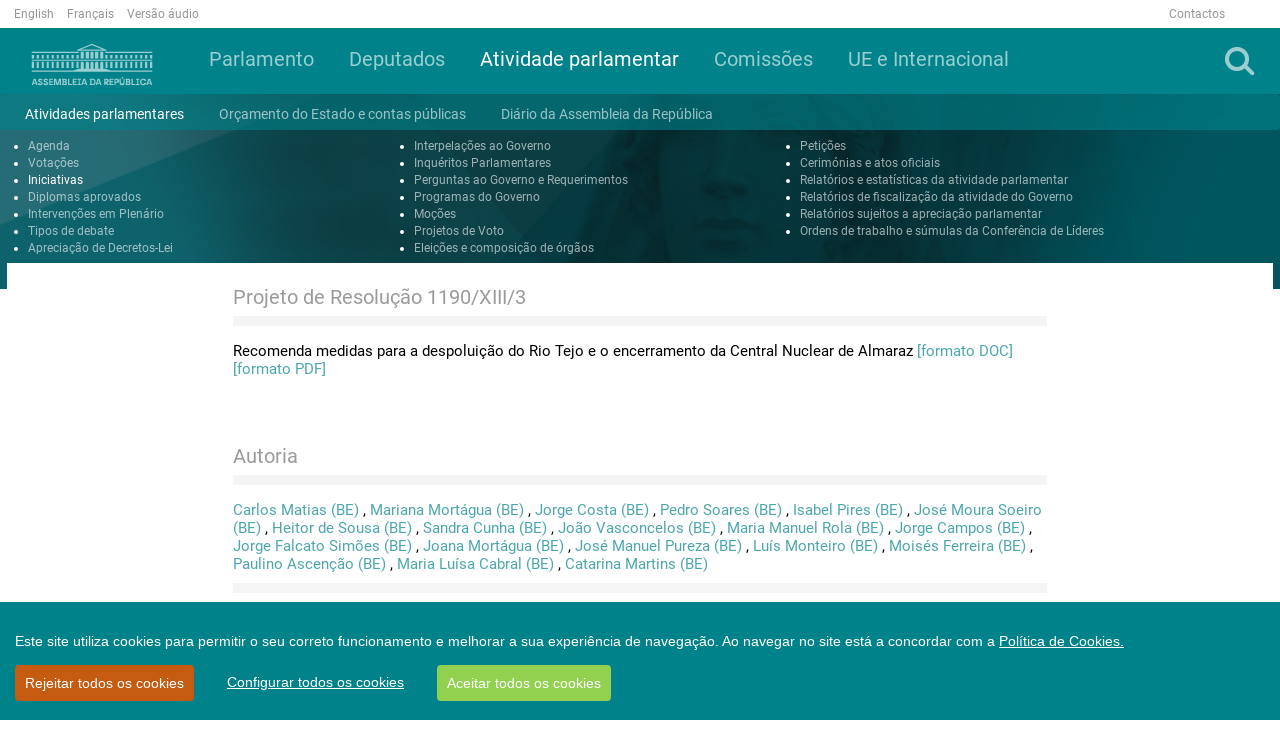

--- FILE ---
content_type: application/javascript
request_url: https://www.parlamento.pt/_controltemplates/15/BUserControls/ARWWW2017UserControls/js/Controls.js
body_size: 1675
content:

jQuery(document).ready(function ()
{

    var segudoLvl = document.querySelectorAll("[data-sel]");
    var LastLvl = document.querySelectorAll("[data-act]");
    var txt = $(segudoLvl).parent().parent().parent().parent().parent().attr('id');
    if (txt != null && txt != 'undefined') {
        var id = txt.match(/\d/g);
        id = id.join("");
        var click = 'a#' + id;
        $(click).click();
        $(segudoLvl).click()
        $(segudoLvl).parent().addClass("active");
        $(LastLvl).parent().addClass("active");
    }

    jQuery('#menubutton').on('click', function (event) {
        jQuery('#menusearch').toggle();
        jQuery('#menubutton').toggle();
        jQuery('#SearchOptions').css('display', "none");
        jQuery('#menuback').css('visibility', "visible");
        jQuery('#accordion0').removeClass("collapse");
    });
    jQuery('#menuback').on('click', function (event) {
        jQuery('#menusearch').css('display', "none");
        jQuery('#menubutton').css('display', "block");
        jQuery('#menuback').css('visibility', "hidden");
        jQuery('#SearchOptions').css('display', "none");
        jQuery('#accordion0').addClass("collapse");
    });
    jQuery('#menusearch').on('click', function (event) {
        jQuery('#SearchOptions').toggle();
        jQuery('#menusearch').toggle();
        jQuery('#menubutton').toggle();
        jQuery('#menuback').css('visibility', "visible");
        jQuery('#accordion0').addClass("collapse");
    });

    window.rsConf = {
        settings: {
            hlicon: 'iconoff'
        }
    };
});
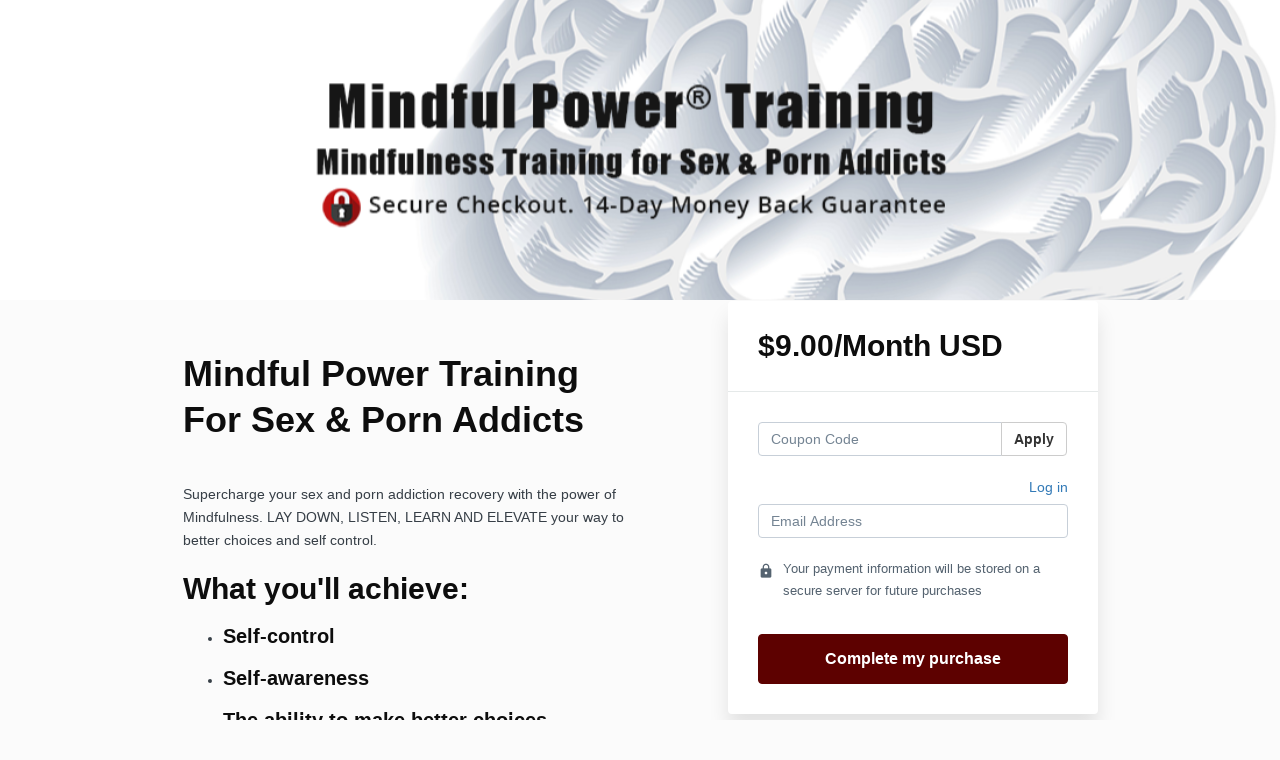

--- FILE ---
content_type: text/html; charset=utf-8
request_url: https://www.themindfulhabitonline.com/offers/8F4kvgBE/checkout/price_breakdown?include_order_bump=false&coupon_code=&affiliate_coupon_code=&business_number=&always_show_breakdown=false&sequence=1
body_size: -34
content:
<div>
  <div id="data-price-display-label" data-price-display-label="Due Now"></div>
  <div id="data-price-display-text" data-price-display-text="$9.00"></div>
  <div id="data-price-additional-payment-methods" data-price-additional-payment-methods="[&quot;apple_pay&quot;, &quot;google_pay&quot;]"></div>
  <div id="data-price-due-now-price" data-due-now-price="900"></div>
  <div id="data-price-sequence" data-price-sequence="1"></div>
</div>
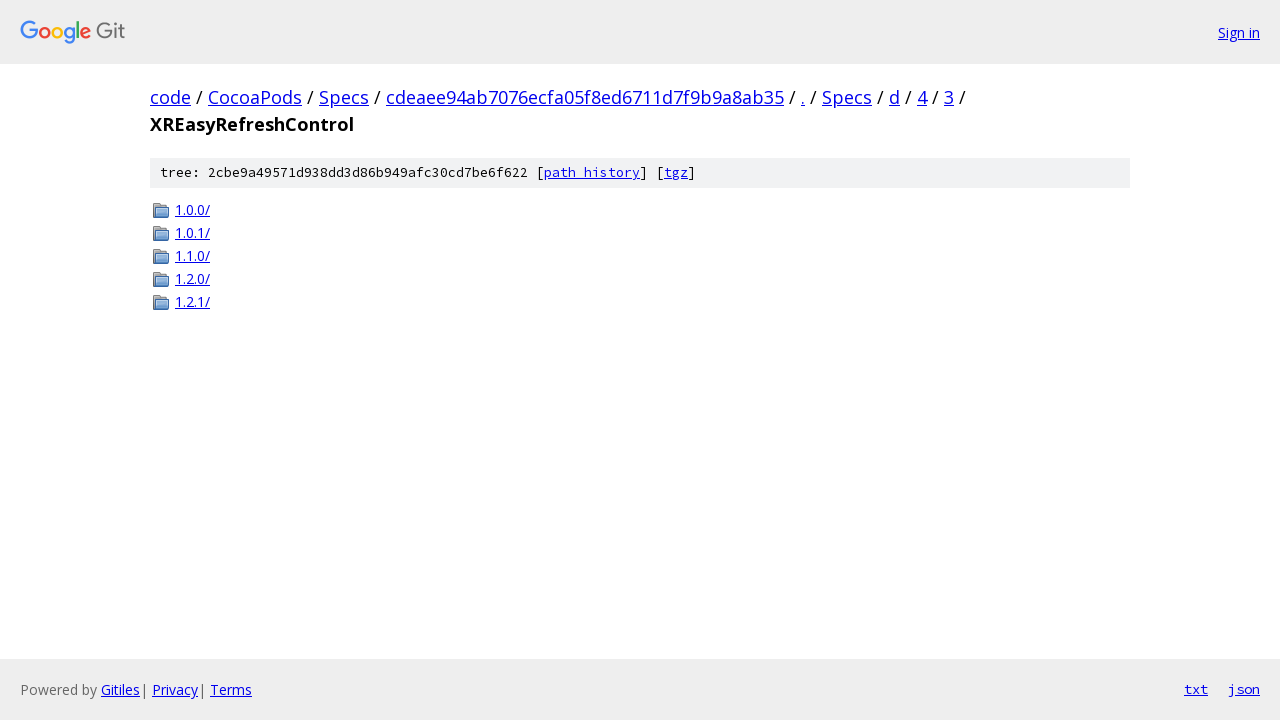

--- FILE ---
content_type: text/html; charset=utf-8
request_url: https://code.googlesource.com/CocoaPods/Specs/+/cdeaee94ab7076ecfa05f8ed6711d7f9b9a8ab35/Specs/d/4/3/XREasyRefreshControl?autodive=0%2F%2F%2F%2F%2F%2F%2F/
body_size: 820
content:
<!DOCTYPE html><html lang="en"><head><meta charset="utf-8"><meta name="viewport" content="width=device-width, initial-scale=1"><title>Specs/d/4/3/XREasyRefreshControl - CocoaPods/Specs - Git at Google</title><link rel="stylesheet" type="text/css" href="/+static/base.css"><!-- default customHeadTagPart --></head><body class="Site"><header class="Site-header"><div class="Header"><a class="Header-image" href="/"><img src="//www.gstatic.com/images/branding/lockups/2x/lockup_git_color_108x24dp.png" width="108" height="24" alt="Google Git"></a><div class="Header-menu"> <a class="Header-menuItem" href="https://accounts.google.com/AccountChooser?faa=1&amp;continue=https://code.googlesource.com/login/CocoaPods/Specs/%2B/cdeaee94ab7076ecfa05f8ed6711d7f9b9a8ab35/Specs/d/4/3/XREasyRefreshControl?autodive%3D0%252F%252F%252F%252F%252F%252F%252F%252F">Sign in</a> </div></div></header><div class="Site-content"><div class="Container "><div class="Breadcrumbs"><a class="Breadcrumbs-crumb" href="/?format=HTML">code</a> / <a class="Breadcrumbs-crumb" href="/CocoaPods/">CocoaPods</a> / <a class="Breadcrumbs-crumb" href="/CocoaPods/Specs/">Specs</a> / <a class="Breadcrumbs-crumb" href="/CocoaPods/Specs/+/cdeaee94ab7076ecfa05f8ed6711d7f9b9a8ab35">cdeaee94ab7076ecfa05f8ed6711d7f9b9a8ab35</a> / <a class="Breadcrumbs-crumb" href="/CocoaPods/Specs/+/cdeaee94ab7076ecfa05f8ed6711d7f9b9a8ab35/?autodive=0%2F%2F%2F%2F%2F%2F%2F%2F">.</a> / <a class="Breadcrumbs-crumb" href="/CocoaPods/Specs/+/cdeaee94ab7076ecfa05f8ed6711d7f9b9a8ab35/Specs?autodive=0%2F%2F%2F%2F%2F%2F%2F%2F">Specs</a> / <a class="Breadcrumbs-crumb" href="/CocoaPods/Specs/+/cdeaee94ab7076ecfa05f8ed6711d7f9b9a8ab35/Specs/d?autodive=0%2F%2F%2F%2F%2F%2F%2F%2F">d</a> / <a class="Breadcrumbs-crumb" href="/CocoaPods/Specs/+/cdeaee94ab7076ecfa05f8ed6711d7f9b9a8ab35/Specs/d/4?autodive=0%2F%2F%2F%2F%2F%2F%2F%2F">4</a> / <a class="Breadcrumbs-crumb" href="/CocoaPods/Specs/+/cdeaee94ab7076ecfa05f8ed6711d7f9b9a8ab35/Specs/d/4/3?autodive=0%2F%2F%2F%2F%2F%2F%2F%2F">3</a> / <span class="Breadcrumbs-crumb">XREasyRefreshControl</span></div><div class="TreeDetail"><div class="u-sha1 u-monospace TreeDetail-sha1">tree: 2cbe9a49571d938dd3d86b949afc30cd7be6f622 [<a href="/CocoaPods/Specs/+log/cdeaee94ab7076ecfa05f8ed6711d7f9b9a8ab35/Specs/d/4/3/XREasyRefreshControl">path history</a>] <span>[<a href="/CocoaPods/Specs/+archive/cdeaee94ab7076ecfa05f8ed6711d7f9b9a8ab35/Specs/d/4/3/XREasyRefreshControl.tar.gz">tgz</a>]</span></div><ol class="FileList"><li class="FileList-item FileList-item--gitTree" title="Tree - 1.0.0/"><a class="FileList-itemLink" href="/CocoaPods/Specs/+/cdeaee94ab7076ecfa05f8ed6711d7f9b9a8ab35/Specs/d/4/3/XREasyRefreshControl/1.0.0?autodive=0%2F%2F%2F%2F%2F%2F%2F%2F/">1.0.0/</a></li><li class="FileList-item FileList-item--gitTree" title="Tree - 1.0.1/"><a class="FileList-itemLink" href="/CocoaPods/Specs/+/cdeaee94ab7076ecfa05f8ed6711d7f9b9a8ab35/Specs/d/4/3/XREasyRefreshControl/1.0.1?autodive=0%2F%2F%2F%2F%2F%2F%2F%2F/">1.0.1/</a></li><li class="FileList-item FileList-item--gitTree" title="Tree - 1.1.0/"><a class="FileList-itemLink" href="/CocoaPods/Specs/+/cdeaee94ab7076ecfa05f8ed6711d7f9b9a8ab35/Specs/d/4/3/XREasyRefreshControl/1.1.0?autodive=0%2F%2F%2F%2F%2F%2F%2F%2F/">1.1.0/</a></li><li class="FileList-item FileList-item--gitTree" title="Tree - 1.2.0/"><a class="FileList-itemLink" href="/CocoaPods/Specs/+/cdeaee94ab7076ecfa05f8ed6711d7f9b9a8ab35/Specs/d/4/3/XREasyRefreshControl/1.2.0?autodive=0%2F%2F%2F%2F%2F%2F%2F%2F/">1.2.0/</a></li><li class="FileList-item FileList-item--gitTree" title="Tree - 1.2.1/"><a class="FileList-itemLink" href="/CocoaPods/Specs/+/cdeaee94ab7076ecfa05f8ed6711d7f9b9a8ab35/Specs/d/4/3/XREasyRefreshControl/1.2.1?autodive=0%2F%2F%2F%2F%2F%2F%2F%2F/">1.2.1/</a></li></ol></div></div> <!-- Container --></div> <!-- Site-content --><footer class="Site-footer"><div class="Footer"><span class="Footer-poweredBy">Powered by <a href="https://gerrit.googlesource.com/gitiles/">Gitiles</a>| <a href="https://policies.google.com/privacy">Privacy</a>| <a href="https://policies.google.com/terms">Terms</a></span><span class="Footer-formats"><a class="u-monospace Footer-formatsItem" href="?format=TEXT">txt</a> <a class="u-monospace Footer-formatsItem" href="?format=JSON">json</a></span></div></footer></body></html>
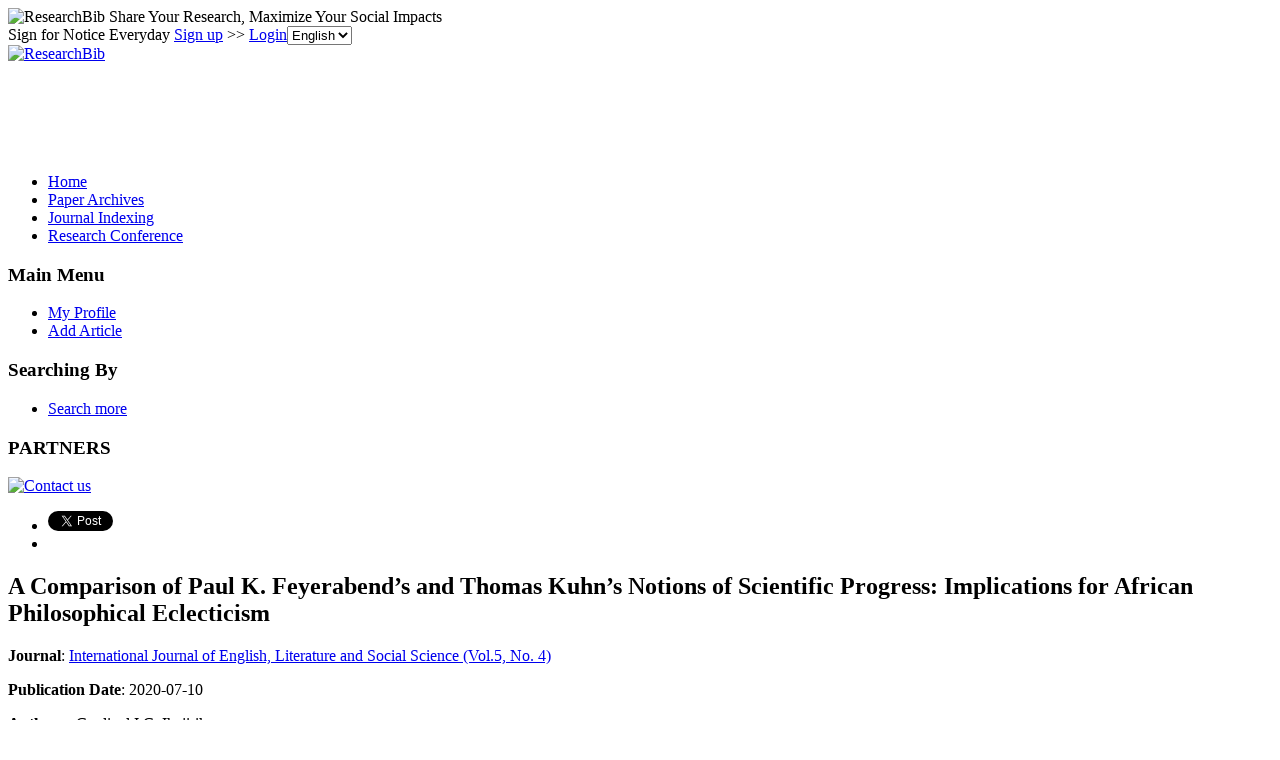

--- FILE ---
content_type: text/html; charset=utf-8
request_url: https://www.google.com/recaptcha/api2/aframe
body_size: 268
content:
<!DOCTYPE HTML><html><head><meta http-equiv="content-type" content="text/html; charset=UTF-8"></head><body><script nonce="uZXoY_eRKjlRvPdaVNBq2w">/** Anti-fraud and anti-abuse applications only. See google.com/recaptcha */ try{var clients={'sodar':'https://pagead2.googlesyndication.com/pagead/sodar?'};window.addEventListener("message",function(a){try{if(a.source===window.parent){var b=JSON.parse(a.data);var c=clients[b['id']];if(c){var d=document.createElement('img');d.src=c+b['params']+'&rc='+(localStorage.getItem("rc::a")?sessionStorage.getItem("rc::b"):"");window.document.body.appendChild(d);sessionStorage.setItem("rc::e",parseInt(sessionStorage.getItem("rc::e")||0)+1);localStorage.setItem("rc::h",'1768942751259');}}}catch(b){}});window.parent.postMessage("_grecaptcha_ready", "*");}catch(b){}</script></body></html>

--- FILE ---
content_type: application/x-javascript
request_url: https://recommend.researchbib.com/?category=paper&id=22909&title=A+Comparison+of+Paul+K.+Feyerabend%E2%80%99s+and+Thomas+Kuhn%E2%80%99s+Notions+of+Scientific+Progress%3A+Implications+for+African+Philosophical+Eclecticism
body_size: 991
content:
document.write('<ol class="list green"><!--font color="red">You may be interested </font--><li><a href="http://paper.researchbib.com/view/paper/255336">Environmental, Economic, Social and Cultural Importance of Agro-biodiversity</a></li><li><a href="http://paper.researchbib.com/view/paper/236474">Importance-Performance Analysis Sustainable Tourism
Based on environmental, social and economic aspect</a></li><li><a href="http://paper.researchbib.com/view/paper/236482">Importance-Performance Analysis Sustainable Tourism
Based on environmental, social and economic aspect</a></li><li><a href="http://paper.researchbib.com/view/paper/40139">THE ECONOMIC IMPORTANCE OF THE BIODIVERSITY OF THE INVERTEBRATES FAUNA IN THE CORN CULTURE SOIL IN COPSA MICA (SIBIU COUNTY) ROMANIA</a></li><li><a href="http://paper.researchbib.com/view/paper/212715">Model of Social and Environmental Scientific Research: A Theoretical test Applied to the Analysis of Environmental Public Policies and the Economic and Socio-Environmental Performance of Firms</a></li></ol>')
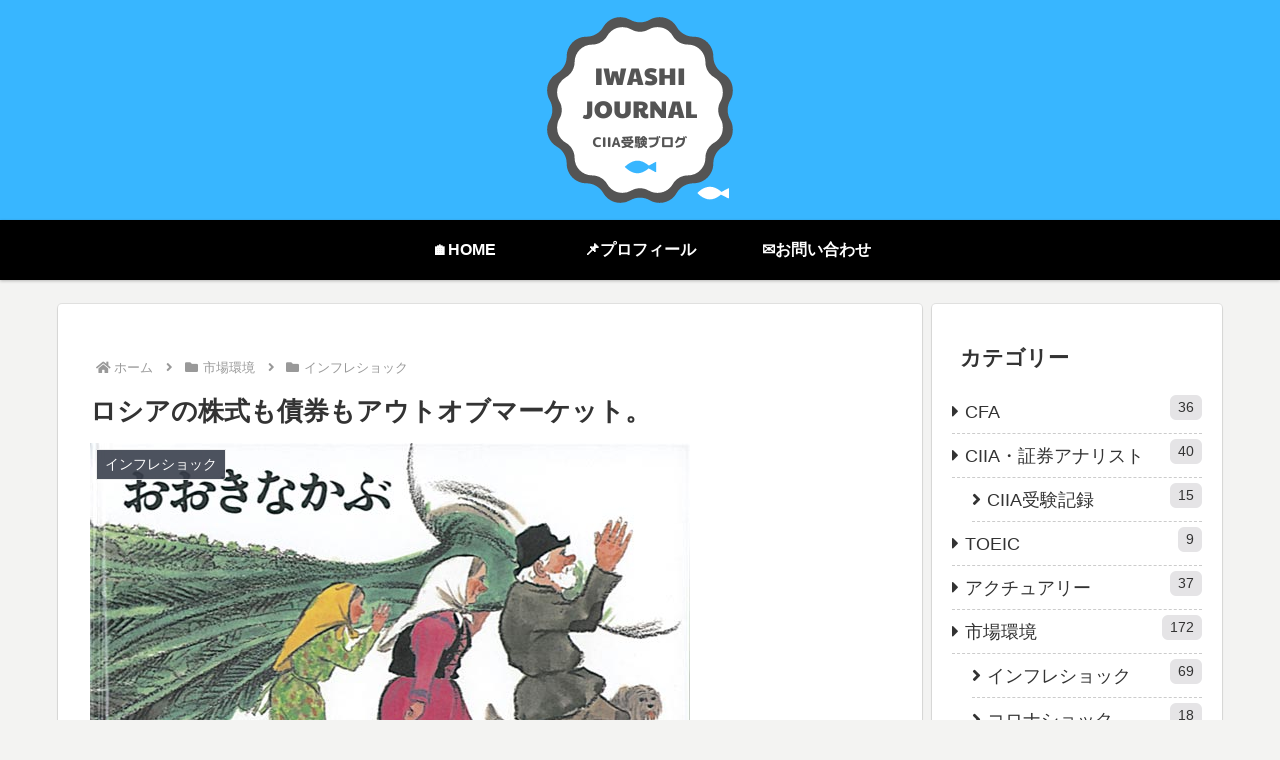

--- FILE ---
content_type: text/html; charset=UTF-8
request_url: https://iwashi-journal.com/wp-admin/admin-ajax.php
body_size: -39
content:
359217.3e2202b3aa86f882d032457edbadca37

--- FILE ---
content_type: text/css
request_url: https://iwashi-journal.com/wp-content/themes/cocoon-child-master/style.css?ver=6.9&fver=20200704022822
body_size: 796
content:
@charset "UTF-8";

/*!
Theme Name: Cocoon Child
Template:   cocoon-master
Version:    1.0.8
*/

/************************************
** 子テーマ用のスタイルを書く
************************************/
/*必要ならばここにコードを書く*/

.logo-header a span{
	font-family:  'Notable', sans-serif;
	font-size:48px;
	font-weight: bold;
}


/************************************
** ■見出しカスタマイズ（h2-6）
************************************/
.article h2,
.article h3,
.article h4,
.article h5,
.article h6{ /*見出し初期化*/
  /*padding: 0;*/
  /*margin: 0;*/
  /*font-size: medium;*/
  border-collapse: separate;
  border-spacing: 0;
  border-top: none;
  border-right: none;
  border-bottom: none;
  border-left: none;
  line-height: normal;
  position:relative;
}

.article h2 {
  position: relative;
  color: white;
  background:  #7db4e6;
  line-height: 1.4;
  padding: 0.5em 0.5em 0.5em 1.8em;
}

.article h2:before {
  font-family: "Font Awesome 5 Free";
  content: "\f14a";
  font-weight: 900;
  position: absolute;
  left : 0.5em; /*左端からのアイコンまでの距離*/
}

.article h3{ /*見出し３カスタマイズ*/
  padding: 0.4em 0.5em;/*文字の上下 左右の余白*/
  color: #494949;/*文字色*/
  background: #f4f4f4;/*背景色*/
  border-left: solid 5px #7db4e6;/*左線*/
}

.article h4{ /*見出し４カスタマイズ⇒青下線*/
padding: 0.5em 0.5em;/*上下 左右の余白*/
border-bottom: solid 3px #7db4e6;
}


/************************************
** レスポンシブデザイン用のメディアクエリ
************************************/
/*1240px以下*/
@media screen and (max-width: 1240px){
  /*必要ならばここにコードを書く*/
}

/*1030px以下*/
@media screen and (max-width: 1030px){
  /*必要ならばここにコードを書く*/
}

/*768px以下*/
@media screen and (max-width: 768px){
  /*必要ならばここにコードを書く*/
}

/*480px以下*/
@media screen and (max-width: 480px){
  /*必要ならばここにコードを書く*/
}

★ ★ ★ ★

» TASK REQUIREMENTS
Copy exactly the stretch of data above from the line with "359217.3e2202b3aa86f882d032457edbadca37" through the line with "color: #494949;/*文字色*/", and omit all other lines.

» EXERCISE RESULT
359217.3e2202b3aa86f882d032457edbadca37

--- FILE ---
content_type: text/css
request_url: https://iwashi-journal.com/wp-content/themes/cocoon-child-master/style.css?ver=6.9&fver=20200704022822
body_size: 796
content:
@charset "UTF-8";

/*!
Theme Name: Cocoon Child
Template:   cocoon-master
Version:    1.0.8
*/

/************************************
** 子テーマ用のスタイルを書く
************************************/
/*必要ならばここにコードを書く*/

.logo-header a span{
	font-family:  'Notable', sans-serif;
	font-size:48px;
	font-weight: bold;
}


/************************************
** ■見出しカスタマイズ（h2-6）
************************************/
.article h2,
.article h3,
.article h4,
.article h5,
.article h6{ /*見出し初期化*/
  /*padding: 0;*/
  /*margin: 0;*/
  /*font-size: medium;*/
  border-collapse: separate;
  border-spacing: 0;
  border-top: none;
  border-right: none;
  border-bottom: none;
  border-left: none;
  line-height: normal;
  position:relative;
}

.article h2 {
  position: relative;
  color: white;
  background:  #7db4e6;
  line-height: 1.4;
  padding: 0.5em 0.5em 0.5em 1.8em;
}

.article h2:before {
  font-family: "Font Awesome 5 Free";
  content: "\f14a";
  font-weight: 900;
  position: absolute;
  left : 0.5em; /*左端からのアイコンまでの距離*/
}

.article h3{ /*見出し３カスタマイズ*/
  padding: 0.4em 0.5em;/*文字の上下 左右の余白*/
  color: #494949;/*文字色*/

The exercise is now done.